Once Borrelli realized he had failed to stampede anybody but Eggemann into backing more bonds, he launched into Biagi – starting at 2:00:36 and continuing through 2:03:24. Borrelli staunchly defended his integrity and joined in Johnson’s defense of the transparency of all these debt matters, suggesting that taxpayers had no excuse for not knowing all they needed to know about the District’s finances and how to legally object to any of the debt rung up by the District.

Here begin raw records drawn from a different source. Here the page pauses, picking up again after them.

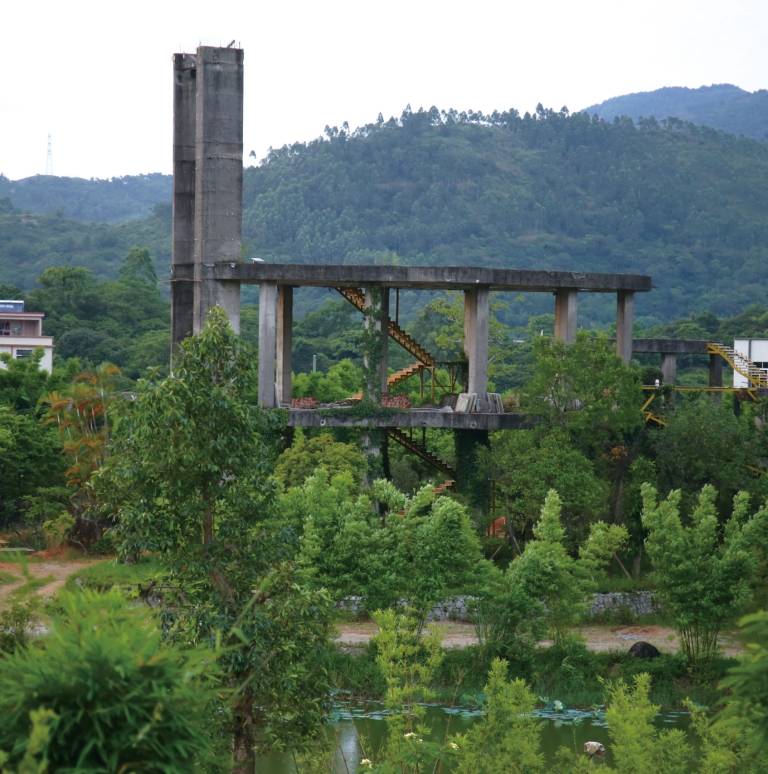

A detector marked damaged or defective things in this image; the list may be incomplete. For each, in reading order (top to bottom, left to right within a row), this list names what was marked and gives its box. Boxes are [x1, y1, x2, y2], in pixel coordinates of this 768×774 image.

rusty metal staircase [708, 342, 768, 388]
rusty metal staircase [384, 428, 456, 488]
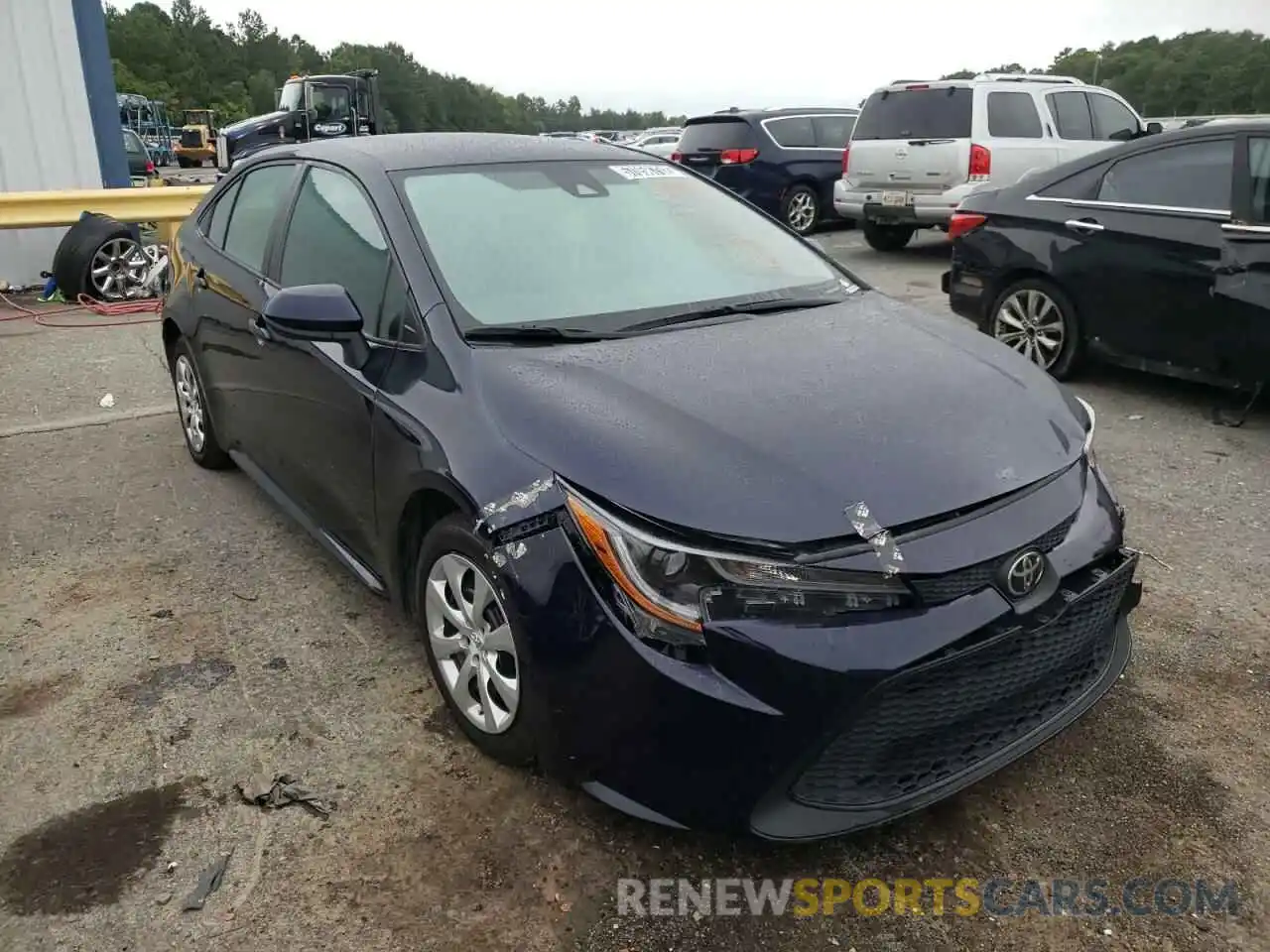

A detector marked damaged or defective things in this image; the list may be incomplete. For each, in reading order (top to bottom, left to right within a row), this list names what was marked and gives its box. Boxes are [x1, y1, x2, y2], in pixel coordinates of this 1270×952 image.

damaged blue sedan [159, 134, 1143, 841]
cracked headlight [560, 484, 909, 647]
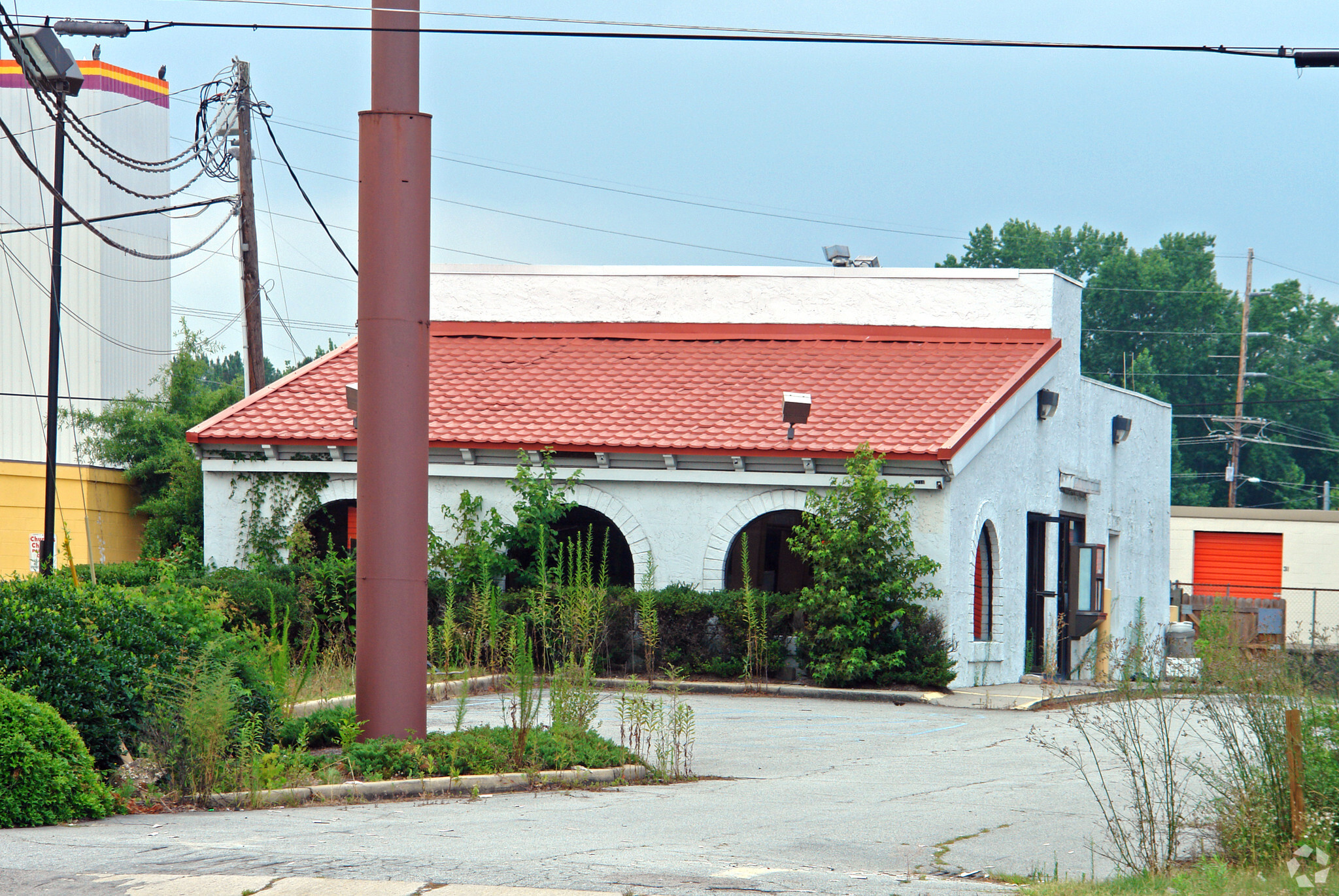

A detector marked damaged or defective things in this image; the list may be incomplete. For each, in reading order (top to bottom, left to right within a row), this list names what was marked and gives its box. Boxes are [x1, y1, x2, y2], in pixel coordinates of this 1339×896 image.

cracked asphalt parking lot [0, 690, 1109, 894]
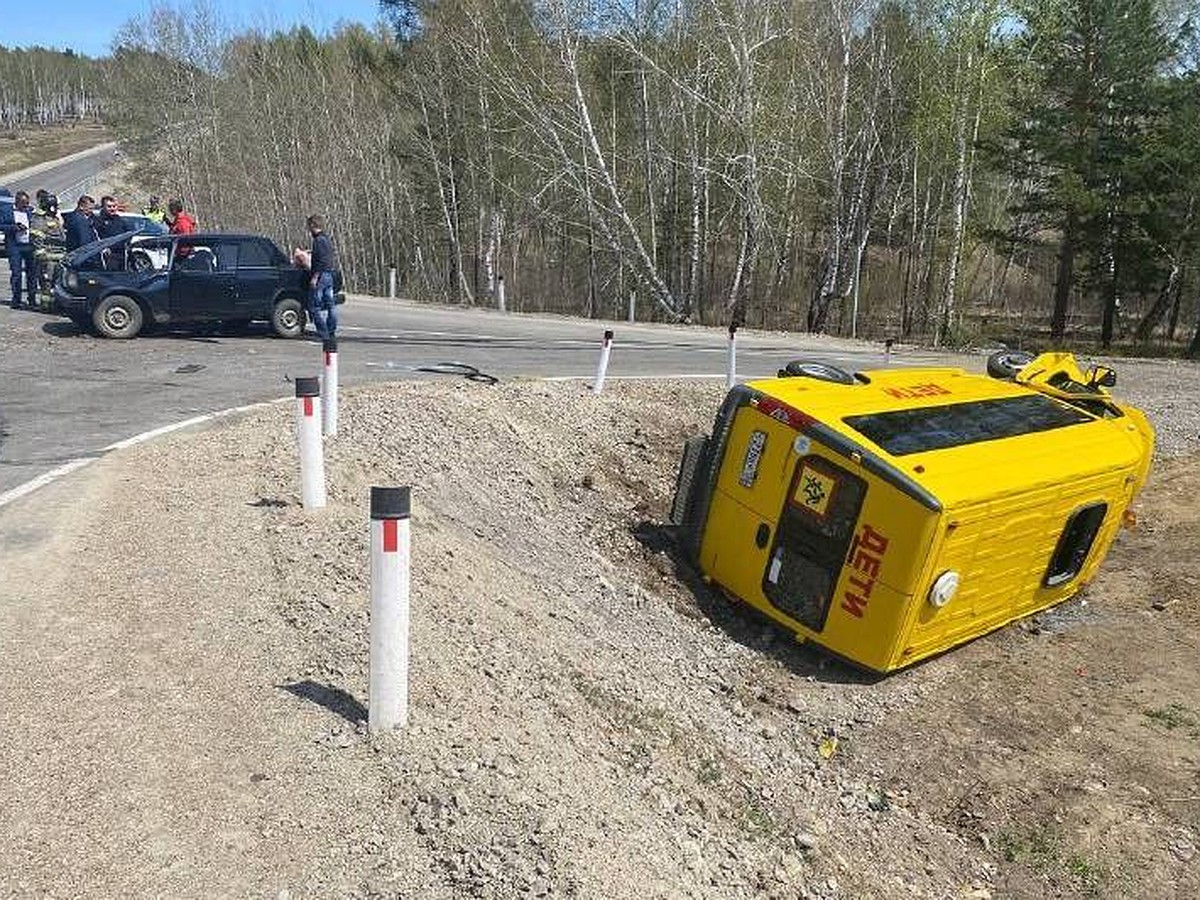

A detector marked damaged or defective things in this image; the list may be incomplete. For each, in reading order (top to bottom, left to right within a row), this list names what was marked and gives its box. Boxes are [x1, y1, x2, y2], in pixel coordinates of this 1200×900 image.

In one sense, Borrelli and Johnson are right: There were “so many discussions” (per Johnson) by the  Board about the District’s finances and its debt, many of which we have watched. But we can’t recall even one of them mentioning any of the really important information – such as the $78 Million of District debt, the $3 Million-plus in interest those debt certificates will cost the taxpayers, the District’s $50 Million cash reserve slush fund, or the process and timing for taxpayers to legally object to the WCBs – that might have made those discussions something more intelligible to the average listener than a lot of yada, yada, yada.

And it should come as no surprise to anybody who has observed Borrelli’s and Johnson’s tenures on the Board that neither of them had the decency to admit that those high-interest debt certificates, unlike WCBs, could not even be legally challenged by the taxpayers – which we would submit is the exact reason Borrelli, Johnson, Sotos, Mark Eggemann, Terry Cameron, Vicky Lee and Scott Zimmerman unanimously voted to issue them at the March 13, 2017 meeting.

Too bad we can’t put the $3 Million-plus of interest from those boneheaded certificates on their personal tabs.

Fortunately, Cameron, Lee and Zimmerman are almost two years gone; and Johnson is joining Borrelli (and Eggemann) in a march to the exit this May. Heck, with a little luck and a decent turnout of informed voters, Tilted Kilt Tommy will be sent packing along with his comrades-in-harms.

Happily, we get to end this post on a humorous note thanks to Borrelli himself, who prefaced his attack on Biagi by grandly stating that, as Board president, he has “served as a figurehead for this Board….”

“Figurehead” is one of the things we haven’t called Borrelli during his tenure as Heinz’s sock-puppet (something we have called him, in our posts of 04.28.2017 and 02.02.2018). So it’s gratifying to see that, in his waning days on the Board, Borrelli has finally accepted the truth about his presidency.

Hopefully that truth will set him free.